What this task involves: Print the records below exactly. Omit every picture.

++++ Records for the task ++++

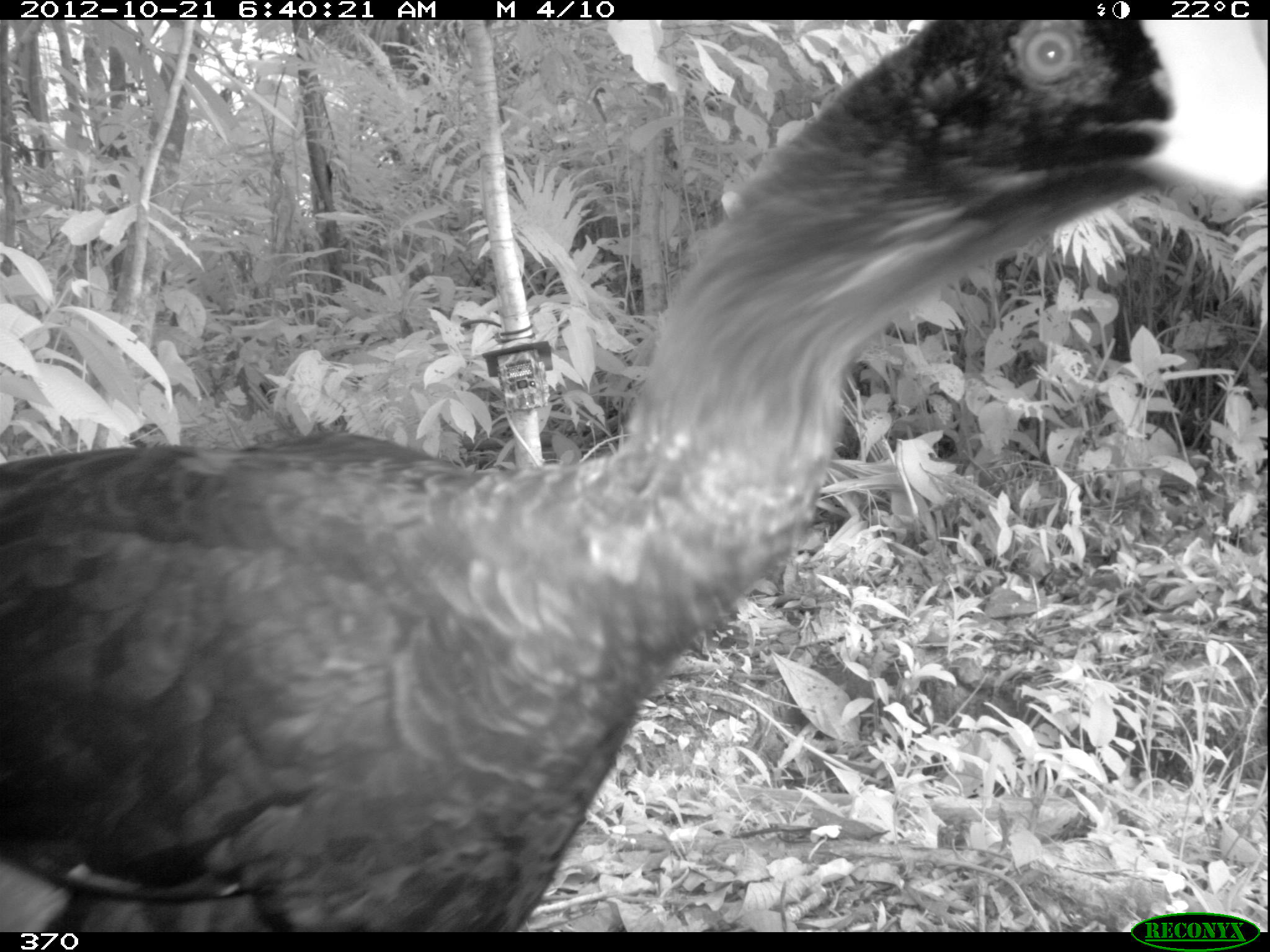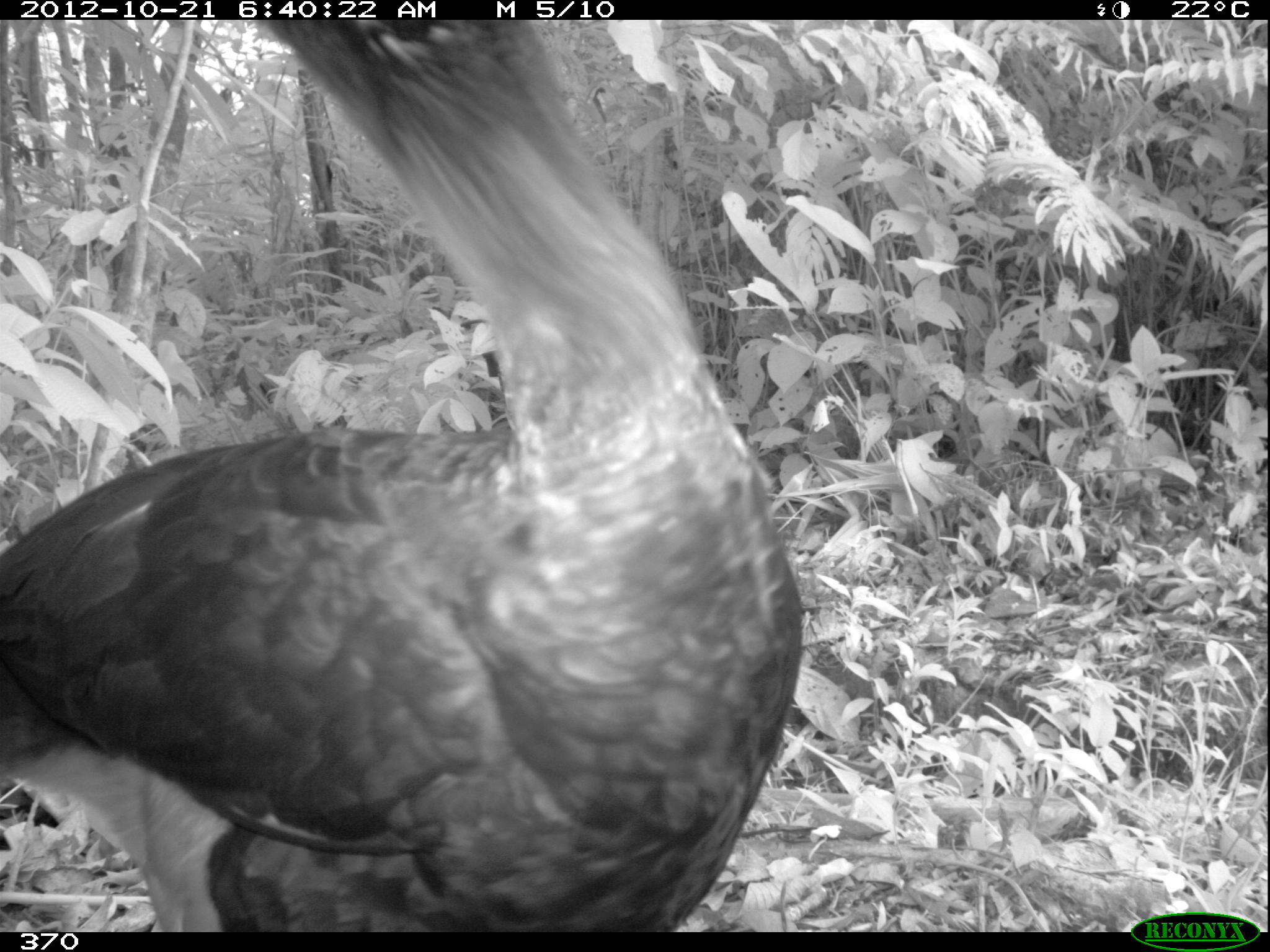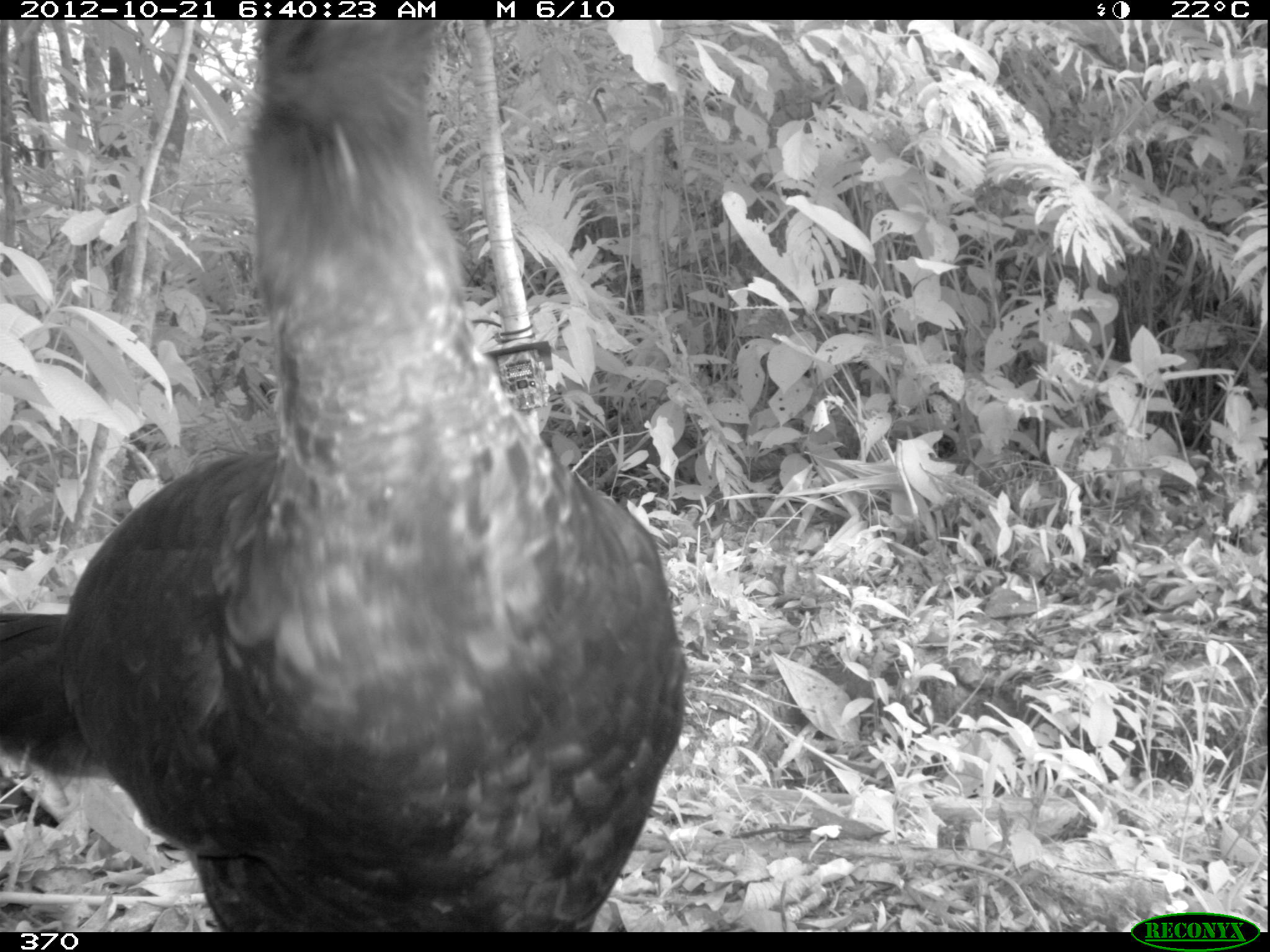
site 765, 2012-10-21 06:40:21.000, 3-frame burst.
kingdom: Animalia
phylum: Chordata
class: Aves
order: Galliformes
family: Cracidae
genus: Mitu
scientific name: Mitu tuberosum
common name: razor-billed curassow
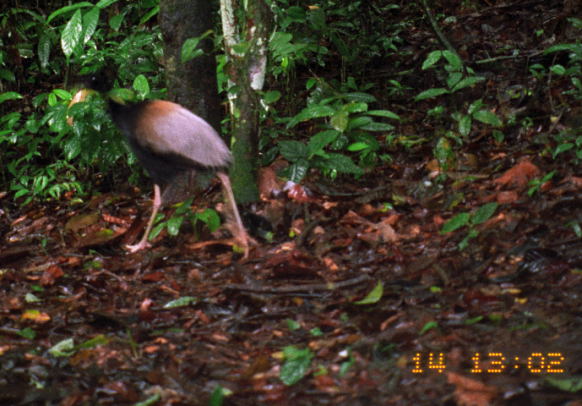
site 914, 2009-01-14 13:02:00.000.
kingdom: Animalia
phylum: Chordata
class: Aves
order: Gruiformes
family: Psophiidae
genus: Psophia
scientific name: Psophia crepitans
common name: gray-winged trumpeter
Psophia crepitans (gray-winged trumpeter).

++++

Solution to this task:
site 765, 2012-10-21 06:40:21.000, 3-frame burst.
kingdom: Animalia
phylum: Chordata
class: Aves
order: Galliformes
family: Cracidae
genus: Mitu
scientific name: Mitu tuberosum
common name: razor-billed curassow
site 914, 2009-01-14 13:02:00.000.
kingdom: Animalia
phylum: Chordata
class: Aves
order: Gruiformes
family: Psophiidae
genus: Psophia
scientific name: Psophia crepitans
common name: gray-winged trumpeter
Psophia crepitans (gray-winged trumpeter).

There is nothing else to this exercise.